Proseguendo lungo il Gran Viale si arriva alla Scalinata del Sonetto, dove si legge, appunto, un sonetto, di cui non conosciamo l’autore (forse lo stesso Gregorio Barbarigo), ma che racchiude il senso del percorso (e siamo costretti a leggerlo poiché alcuni zampilli ci sbarrano il cammino): “Curioso viator che in questa parte / Giungi e credi mirar vaghezze rare / Quanto di bel, quanto di buon qui appare / Tutto deesi a Natura e nulla ad Arte // Qui il sol splendenti i raggi suoi comparte / Venere qui più bella esce del mare / Sue sembianze la Luna ha qui più chiare / Qui non giunge a turbar furor di Marte // Saturno quivi i parti suoi non rode / Qui Giove giova et ha sereno il viso / Quivi perde Mercurio ogni sua frode // Qui non ha loco il Pianto, ha sede il Riso / Della corte il fulmine qui non s’ode / Ivi è l’Inferno e quivi il Paradiso”. Siamo dunque pronti per accedere alla meta, il Piazzale delle Rivelazioni: otto statue allegoriche (Bellezza, Abbondanza, Delizia, Felicità, Riposo, Virtù o Agricoltura, Genio, Saggezza o Solitudine) attorniano la Fontana dell’Estasi, simbolo dell’avvenuta purificazione, dell’avvenuto incontro con Dio.

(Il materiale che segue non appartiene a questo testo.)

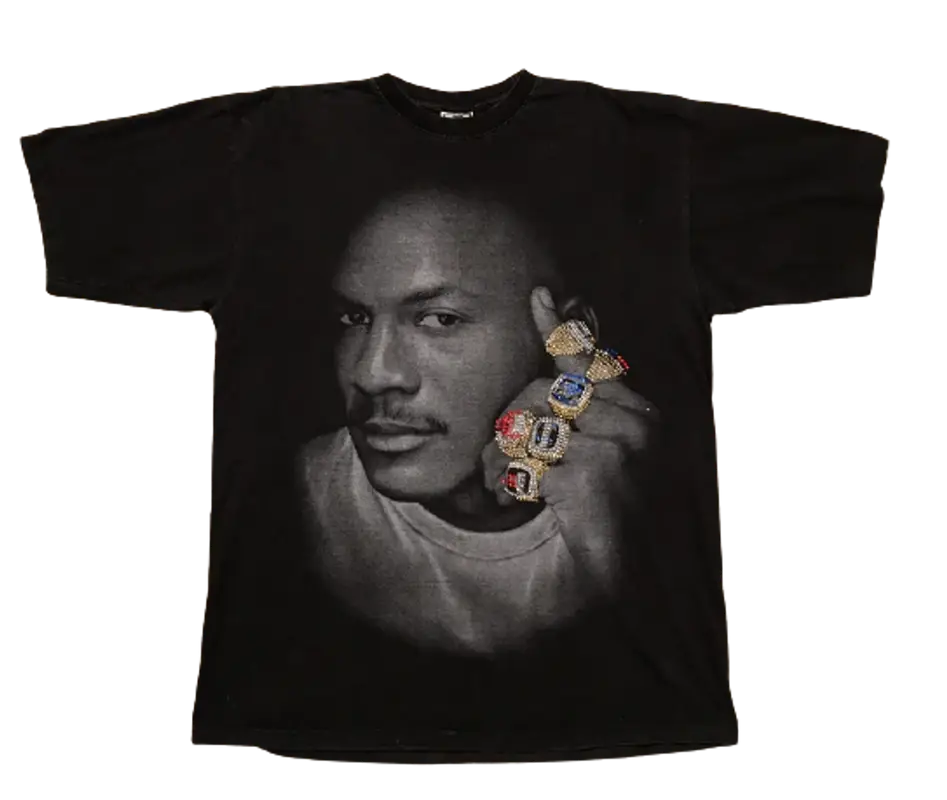 Michael Jordan T shirt Ref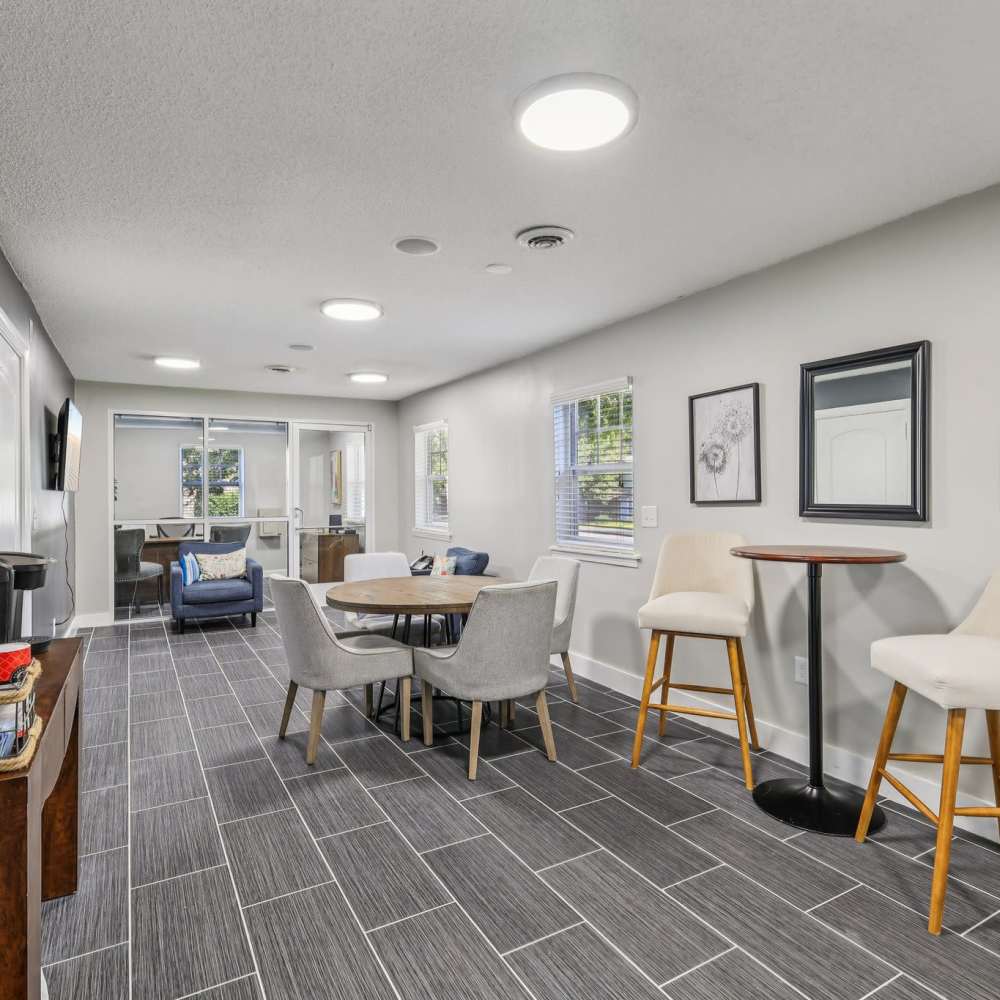 Well-Appointed Community Clubhouse at The Ashley in Columbia, Tennessee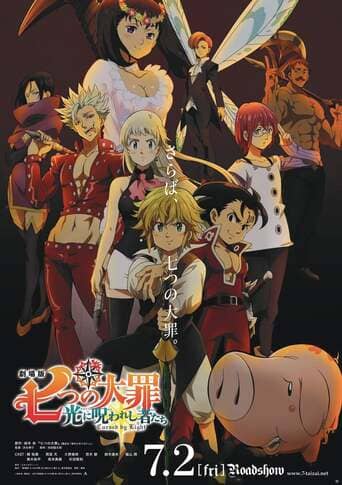 The Seven Deadly Sins the Movie: Cursed by Light - assistir The Seven Deadly Sins the Movie: Cursed by Light Dublado e Legendado Online grátis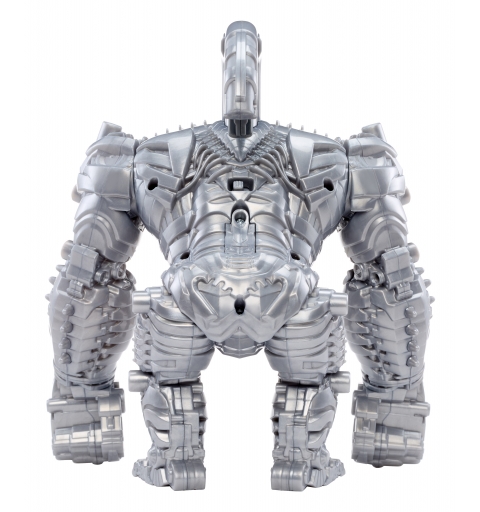 MGA Entertainment Armorsaurs Feature Villain Figure- King Chrome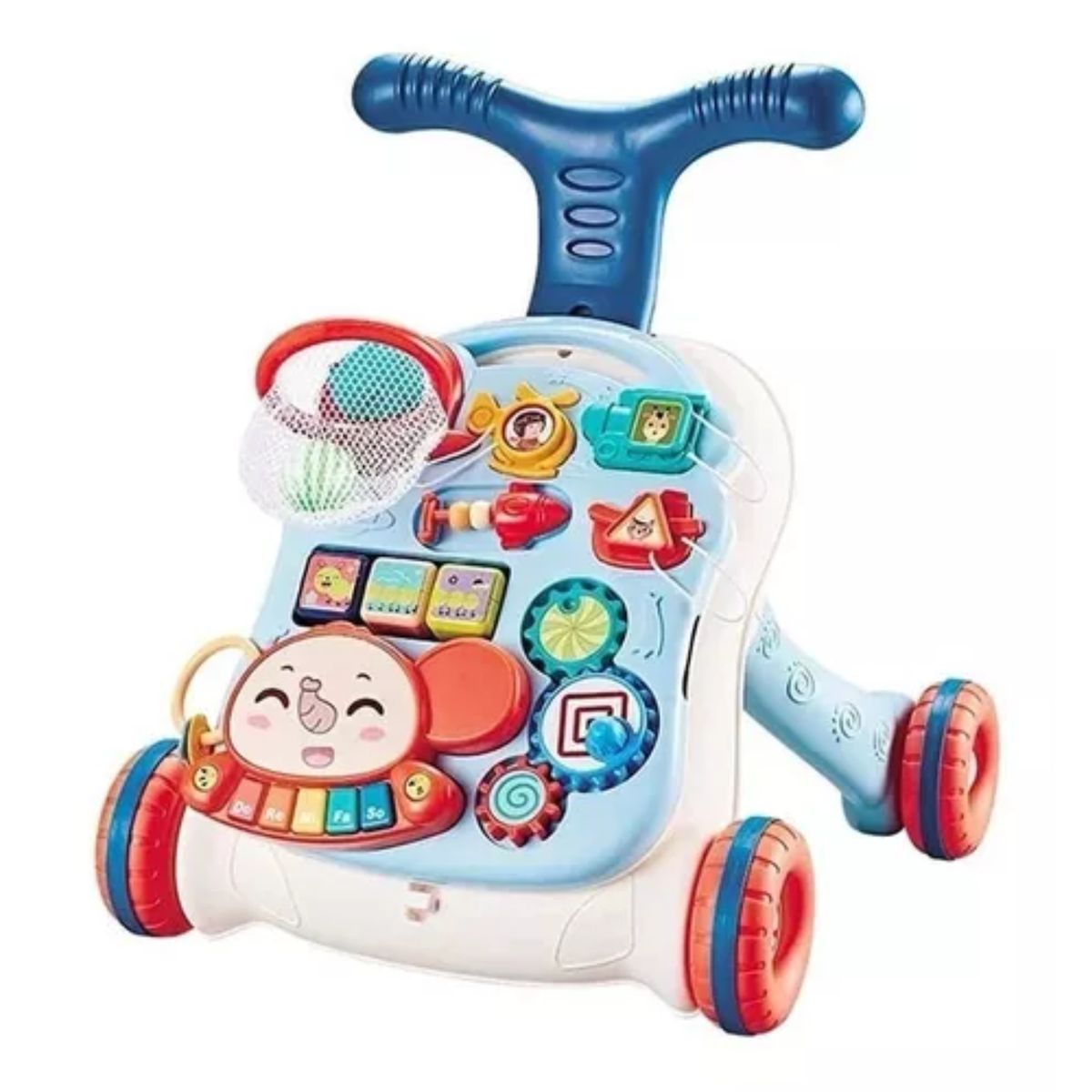 GENERICO - Andador Para Bebes, Corre Pasillo Caminadora Con Mesa 2 En 1.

Considerato uno dei giardini barocchi più importanti d’Italia e d’Europa, il giardino di Villa Barbarigo dispone tutti i suoi elementi simbolici in modo da guidare il visitatore attraverso un’esperienza di riflessione e crescita personale. Oggi, Villa Barbarigo è aperta al pubblico, il suo giardino mantenuto con cura per preservarne la bellezza e il significato storico. Visitarla significa avere un’occasione unica e autentica per immergersi nella storia e nella bellezza del barocco veneto, e dentro un giardino concepito come un percorso di salvezza, all’interno di un tesoro del patrimonio italiano.